China CDC Backs Mix-And-Match Covid-19 Vaccine Boosters

Prof George Fu Gao, head of the Chinese Center for Disease Control and Prevention, says the effectiveness of heterologous Covid-19 vaccination is supported in immunology.

KUALA LUMPUR, Nov 23 — The Chinese Center for Disease Control and Prevention (China CDC) supports heterologous Covid-19 vaccination with a booster vaccine different from shots used for primary inoculation.

China CDC director-general Prof George Fu Gao said additional shots are necessary to curb the decline of protective antibodies over time after vaccination with the first two doses. 

“Scientifically, we have so many trials already. We’re thinking about heterologous, sequential vaccination — using one vaccine to prime and then a second other heterologous vaccine to do the booster jab.

“It’s still science. We still need to collect more data to see whether or not it would work, but by immunology and the science, it would work. This is something we should think about,” Gao told the virtual Global Town Hall 2021 organised by the Foreign Policy Community of Indonesia last Saturday.

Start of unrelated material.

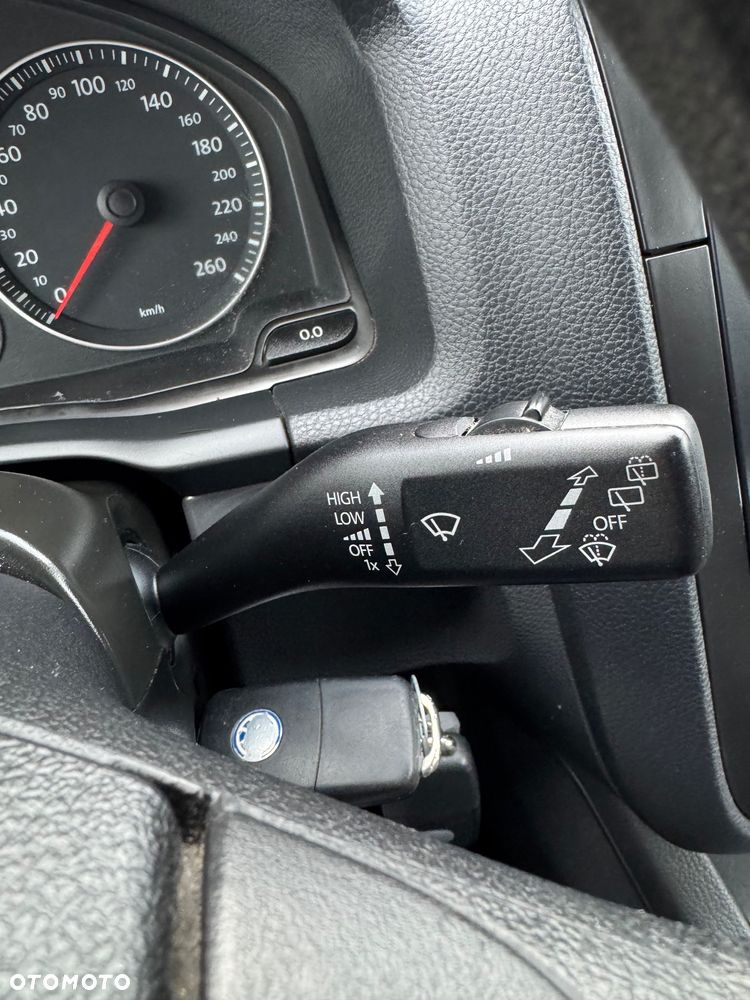 Volkswagen Golf - 24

Gao, whose research interests include virology and immunology and the study of inter-species pathogen transmission, said China started its Covid-19 booster vaccination programme last month for high-risk groups.

“By November 18, approximately about 80 per cent of high-risk people have already been booster vaccinated.”

South China Morning Post reported last November 17 a National Health Commission official as saying that China will soon permit a mix-and-match approach for Covid-19 booster vaccination.

“We believe that we will achieve better results in the prevention of severe illness and death by boosting immunisation with the same or different technological platforms, regardless of [coronavirus] variants. So we will introduce an optimal combination of booster vaccines … and I think we should see the results soon,” Zheng Zhongwei was quoted as saying.

Malaysian regulators permit heterologous coronavirus vaccination in the use of Pfizer-BioNTech, an mRNA vaccine, as a booster for those initially vaccinated with Sinovac, an inactivated vaccine.

Individuals fully vaccinated with two Sinovac doses can also opt to get a third shot of the same vaccine from the private market in Malaysia, as PPVs currently only offer Pfizer boosters for free under the National Covid-19 Immunisation Programme (PICK).